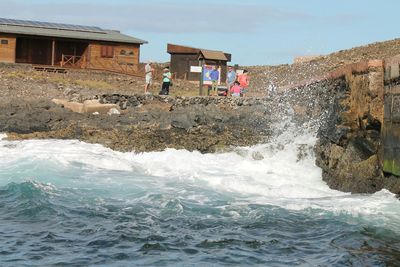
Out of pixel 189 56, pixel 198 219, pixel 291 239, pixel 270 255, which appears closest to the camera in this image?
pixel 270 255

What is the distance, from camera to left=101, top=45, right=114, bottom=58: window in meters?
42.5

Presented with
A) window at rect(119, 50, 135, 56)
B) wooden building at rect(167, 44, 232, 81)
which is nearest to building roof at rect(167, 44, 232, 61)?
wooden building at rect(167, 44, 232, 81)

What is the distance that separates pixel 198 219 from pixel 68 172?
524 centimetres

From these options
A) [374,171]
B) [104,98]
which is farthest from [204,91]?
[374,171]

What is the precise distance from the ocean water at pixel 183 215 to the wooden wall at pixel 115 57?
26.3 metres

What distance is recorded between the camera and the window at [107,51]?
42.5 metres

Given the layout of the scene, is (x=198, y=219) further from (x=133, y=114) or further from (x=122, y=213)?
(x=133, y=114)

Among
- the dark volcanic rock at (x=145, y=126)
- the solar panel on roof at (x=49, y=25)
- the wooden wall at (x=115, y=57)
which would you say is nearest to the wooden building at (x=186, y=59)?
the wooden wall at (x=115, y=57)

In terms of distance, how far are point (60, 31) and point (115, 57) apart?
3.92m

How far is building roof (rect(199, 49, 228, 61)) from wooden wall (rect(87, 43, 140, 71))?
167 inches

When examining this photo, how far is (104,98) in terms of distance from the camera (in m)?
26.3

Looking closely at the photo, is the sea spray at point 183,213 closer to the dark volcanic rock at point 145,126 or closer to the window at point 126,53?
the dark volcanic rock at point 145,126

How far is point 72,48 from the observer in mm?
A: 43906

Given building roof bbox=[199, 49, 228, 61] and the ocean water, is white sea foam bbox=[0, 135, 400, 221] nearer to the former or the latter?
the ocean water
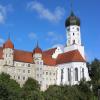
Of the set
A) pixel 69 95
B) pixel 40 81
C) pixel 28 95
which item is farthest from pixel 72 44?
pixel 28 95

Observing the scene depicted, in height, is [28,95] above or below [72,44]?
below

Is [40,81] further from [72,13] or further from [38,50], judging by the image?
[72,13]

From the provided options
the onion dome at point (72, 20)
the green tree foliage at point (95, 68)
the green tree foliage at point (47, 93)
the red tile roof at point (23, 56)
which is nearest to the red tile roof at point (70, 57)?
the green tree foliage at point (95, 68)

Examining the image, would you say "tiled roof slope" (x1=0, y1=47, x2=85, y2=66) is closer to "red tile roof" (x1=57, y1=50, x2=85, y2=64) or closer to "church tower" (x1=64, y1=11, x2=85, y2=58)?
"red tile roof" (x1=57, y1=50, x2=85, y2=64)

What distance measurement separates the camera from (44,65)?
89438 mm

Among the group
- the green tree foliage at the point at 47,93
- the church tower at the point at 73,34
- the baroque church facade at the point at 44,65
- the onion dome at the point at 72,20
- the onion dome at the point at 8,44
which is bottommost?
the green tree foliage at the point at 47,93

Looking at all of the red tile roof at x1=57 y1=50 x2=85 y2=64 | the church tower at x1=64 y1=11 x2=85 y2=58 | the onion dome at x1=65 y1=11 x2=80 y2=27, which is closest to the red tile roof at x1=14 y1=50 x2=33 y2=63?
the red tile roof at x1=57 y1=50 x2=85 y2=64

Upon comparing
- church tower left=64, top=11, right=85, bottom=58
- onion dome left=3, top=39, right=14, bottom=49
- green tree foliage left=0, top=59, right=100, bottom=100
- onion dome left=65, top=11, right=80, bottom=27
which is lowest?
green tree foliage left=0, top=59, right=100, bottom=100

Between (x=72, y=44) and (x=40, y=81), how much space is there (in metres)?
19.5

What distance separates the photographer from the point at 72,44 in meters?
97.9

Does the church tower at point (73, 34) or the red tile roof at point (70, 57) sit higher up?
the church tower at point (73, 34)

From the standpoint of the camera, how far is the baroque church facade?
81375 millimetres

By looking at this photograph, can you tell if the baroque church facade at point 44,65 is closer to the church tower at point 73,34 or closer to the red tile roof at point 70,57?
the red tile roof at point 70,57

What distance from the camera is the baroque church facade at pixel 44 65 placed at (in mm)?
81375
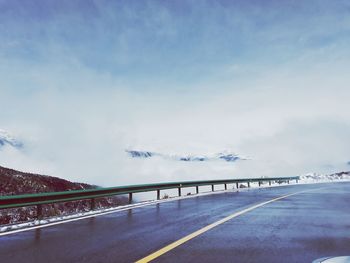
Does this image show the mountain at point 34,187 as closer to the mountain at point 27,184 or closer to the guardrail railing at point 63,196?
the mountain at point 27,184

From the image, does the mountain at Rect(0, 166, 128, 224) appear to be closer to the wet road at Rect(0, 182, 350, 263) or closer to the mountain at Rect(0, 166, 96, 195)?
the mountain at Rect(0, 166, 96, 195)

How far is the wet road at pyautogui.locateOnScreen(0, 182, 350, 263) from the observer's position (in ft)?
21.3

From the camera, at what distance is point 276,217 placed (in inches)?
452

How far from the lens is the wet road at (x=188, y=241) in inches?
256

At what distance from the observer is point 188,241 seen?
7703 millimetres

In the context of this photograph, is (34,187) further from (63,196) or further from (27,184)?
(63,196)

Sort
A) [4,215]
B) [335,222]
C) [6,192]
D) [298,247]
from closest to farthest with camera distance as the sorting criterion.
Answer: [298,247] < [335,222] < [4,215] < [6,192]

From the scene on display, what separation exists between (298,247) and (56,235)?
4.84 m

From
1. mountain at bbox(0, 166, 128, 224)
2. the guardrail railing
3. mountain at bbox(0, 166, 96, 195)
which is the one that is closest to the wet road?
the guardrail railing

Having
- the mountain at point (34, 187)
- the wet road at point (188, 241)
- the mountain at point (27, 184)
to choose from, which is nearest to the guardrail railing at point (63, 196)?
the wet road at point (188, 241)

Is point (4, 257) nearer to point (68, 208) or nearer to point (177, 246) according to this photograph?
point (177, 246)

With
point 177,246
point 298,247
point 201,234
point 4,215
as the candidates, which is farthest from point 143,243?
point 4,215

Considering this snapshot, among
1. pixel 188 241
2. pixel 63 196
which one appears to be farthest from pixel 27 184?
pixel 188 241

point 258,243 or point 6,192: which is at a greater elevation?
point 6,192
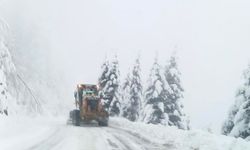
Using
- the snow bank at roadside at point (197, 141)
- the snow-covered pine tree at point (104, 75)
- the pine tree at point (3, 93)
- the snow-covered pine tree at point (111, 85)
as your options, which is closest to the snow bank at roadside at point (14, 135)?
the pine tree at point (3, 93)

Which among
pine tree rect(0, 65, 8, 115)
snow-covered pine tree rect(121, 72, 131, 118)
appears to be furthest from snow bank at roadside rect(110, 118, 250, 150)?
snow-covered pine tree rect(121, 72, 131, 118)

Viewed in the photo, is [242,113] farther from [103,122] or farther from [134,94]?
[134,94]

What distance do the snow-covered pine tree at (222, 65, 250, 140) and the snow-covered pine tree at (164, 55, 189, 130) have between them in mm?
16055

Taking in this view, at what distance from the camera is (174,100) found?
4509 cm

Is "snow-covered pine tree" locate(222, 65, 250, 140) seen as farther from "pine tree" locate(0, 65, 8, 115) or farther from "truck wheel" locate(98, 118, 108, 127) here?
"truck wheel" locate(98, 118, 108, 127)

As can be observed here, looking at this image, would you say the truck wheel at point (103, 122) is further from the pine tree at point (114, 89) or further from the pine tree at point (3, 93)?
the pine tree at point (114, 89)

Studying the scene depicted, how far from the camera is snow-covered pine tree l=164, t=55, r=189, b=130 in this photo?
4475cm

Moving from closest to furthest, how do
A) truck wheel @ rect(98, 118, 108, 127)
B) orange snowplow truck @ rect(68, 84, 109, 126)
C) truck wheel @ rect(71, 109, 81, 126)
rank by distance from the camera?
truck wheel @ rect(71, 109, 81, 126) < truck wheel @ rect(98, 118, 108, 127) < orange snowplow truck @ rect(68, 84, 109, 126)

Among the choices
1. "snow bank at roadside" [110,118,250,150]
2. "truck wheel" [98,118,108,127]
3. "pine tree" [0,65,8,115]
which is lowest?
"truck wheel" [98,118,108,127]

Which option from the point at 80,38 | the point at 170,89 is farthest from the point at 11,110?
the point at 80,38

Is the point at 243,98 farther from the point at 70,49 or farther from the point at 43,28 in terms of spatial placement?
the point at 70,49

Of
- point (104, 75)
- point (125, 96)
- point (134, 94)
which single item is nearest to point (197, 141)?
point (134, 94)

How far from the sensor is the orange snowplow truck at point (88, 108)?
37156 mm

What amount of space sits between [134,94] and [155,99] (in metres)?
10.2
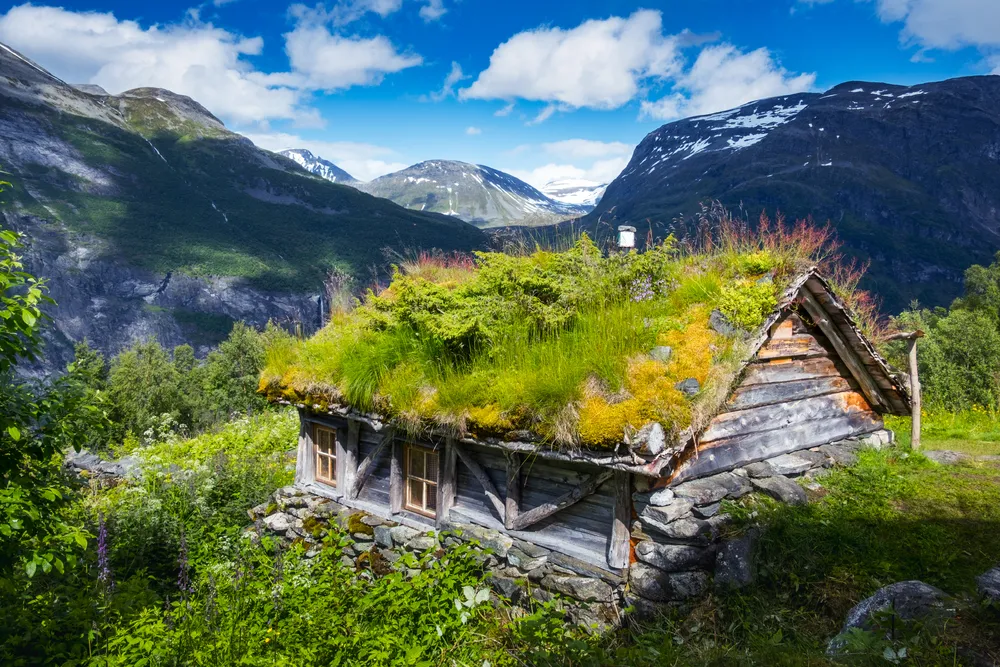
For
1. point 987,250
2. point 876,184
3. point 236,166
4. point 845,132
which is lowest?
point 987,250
^^^^^^^^^^^^^^^^
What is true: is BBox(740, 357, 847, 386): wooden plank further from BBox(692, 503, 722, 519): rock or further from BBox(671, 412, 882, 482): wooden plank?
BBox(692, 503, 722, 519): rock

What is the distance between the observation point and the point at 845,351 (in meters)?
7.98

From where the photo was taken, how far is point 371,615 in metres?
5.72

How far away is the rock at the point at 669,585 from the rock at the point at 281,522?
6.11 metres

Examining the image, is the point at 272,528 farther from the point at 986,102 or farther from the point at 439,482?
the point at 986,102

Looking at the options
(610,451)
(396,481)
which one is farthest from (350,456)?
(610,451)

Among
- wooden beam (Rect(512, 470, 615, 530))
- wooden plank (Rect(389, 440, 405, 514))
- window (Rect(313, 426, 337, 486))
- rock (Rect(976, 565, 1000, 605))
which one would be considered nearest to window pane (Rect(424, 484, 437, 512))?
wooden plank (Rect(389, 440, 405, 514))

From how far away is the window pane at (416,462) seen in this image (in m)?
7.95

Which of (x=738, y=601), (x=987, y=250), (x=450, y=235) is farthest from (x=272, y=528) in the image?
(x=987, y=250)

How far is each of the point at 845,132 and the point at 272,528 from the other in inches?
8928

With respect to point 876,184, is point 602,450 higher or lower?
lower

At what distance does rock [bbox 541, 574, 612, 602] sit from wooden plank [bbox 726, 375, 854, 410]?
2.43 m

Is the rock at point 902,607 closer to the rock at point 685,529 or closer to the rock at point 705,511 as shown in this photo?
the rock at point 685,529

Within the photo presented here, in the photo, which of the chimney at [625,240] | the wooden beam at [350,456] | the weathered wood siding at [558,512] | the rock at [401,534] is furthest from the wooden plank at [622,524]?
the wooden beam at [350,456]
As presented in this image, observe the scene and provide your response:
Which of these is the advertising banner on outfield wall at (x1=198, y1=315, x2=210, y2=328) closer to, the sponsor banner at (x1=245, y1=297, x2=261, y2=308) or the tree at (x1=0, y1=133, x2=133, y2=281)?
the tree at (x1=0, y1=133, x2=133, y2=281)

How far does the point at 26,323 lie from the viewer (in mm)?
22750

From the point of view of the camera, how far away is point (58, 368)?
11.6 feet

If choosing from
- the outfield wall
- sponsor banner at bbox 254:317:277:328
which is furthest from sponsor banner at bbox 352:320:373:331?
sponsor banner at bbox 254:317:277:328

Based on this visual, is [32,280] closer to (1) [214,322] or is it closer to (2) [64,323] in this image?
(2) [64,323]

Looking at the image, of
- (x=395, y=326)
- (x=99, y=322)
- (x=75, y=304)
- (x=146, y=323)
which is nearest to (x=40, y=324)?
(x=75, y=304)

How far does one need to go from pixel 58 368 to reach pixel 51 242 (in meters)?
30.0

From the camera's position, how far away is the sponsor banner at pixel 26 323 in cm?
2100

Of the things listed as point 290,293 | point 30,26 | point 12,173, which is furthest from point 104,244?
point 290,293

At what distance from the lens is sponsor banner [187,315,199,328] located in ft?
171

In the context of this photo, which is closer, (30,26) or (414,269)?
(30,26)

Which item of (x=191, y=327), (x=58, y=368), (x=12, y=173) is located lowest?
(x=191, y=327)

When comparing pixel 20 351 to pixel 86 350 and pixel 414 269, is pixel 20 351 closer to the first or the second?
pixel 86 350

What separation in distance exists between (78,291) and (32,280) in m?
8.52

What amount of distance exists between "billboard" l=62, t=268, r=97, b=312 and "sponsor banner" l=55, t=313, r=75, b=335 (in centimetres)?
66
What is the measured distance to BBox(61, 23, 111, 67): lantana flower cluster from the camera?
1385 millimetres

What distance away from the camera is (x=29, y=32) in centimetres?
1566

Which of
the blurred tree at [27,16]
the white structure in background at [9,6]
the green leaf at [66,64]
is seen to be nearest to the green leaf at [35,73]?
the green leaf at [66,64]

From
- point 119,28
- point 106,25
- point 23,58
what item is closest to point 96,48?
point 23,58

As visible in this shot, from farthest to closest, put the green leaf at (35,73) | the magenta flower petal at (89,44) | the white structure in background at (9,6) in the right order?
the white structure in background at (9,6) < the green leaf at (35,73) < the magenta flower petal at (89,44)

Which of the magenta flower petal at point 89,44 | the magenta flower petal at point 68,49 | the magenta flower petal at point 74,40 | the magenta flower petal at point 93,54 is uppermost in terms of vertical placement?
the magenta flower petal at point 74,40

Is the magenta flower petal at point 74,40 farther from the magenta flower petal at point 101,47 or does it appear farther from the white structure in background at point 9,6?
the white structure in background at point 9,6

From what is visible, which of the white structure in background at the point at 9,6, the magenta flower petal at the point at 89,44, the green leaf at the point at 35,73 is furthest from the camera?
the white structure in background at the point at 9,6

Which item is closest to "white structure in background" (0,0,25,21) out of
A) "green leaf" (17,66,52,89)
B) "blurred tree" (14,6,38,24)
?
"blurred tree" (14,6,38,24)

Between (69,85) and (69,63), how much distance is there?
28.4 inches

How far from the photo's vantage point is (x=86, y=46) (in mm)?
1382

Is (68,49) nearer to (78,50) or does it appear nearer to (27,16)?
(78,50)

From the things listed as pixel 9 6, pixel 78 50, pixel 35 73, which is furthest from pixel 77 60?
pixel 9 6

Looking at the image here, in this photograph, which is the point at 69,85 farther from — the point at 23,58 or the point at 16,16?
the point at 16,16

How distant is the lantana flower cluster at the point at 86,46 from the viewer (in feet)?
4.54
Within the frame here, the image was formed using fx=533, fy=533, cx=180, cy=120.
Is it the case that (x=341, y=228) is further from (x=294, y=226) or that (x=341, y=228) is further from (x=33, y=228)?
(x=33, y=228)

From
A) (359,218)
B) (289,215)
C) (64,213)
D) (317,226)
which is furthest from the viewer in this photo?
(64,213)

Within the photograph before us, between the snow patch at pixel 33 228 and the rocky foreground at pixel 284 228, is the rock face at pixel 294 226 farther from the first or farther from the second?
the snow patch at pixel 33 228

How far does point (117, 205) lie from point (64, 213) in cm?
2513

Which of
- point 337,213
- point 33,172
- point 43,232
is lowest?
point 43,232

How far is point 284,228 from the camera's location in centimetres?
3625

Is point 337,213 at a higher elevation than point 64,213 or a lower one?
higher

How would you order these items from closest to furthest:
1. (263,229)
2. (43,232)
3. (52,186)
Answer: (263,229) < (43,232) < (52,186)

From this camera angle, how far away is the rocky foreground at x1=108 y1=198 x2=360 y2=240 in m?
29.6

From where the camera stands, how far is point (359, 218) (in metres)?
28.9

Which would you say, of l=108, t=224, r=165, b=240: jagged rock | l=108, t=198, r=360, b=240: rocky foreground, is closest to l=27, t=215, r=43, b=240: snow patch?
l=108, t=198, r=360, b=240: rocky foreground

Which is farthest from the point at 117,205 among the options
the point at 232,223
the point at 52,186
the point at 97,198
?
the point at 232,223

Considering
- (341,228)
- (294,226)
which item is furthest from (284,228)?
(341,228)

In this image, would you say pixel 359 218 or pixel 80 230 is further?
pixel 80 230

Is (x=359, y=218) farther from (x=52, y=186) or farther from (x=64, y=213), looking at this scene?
^^^^^^^^^^^^^^^^
- **Work to complete**:
Identify each line in the records above that contains the word "dark", and copy every such line in full. Case counts.

- **Solution to the exercise**:
- the dark volcanic rock at (x=145, y=126)
Looking closely at the photo, is the sea spray at point 183,213 closer to the dark volcanic rock at point 145,126 or closer to the window at point 126,53?
the dark volcanic rock at point 145,126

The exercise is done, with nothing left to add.